Reproduce the material in full, exactly as written.

### DATA SUPPLIED
^^^^^^^^^^^^^^^^

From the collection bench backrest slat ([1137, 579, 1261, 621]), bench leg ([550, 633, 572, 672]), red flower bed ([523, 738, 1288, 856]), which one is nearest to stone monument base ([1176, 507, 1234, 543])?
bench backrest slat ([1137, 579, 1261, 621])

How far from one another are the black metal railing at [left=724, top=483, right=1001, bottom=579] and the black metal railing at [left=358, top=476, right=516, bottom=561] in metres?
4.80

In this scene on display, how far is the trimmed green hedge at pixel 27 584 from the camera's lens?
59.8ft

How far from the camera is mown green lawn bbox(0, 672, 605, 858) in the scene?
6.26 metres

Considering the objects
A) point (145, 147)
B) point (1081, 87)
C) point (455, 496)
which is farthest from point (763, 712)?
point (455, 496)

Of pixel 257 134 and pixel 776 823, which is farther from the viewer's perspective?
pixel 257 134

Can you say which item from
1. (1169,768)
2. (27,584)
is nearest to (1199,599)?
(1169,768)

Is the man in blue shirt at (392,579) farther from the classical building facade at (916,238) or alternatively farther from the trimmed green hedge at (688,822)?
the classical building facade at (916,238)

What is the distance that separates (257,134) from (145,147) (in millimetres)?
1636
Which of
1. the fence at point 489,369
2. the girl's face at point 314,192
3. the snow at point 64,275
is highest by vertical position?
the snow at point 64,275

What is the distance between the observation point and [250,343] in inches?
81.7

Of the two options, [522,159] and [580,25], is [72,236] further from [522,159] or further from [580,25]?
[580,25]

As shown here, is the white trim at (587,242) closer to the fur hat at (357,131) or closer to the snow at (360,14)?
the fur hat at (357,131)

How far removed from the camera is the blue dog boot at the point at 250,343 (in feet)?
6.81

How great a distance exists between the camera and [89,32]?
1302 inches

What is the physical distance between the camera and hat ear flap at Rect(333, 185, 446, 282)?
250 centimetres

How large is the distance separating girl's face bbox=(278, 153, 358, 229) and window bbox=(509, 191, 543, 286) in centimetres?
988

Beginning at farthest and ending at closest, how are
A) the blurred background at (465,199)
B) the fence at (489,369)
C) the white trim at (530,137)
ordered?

^^^^^^^^^^^^^^^^

### TASK OUTPUT
From the collection bench backrest slat ([1137, 579, 1261, 621]), bench leg ([550, 633, 572, 672]), red flower bed ([523, 738, 1288, 856]), which one is nearest to stone monument base ([1176, 507, 1234, 543])?
bench backrest slat ([1137, 579, 1261, 621])

How far from one another are the black metal railing at [left=724, top=483, right=1001, bottom=579] and the black metal railing at [left=358, top=476, right=516, bottom=561] in metres?
4.80

In this scene on display, how far is the trimmed green hedge at pixel 27 584 from the camera's lens?
59.8ft

How far from the camera is mown green lawn bbox(0, 672, 605, 858) in the scene?
6.26 metres

Considering the objects
A) point (145, 147)
B) point (1081, 87)
C) point (455, 496)
which is farthest from point (763, 712)?
point (455, 496)

Of pixel 257 134 and pixel 776 823, which is farther from the viewer's perspective?
pixel 257 134

Can you say which item from
1. (1169,768)
2. (27,584)
is nearest to (1199,599)?
(1169,768)

Is the man in blue shirt at (392,579) farther from the classical building facade at (916,238) or alternatively farther from the trimmed green hedge at (688,822)?
the classical building facade at (916,238)

What is the distance that separates (257,134) from (145,147) (in millimetres)?
1636
Which of
1. the fence at point 489,369
2. the girl's face at point 314,192
3. the snow at point 64,275
is highest by vertical position?
the snow at point 64,275

What is the distance between the observation point and [250,343] in inches?
81.7

Of the two options, [522,159] and [580,25], is [72,236] further from [522,159] or further from [580,25]?
[580,25]

As shown here, is the white trim at (587,242) closer to the fur hat at (357,131) or closer to the snow at (360,14)?
the fur hat at (357,131)

How far removed from the camera is the blue dog boot at the point at 250,343 (in feet)?
6.81

How great a distance exists between the camera and [89,32]?
1302 inches

What is the physical distance between the camera and hat ear flap at Rect(333, 185, 446, 282)?
250 centimetres

How large is the distance separating girl's face bbox=(278, 153, 358, 229) and window bbox=(509, 191, 543, 286) in centimetres?
988

Beginning at farthest and ending at closest, how are
A) the blurred background at (465,199)
B) the fence at (489,369)
C) the white trim at (530,137)
ordered?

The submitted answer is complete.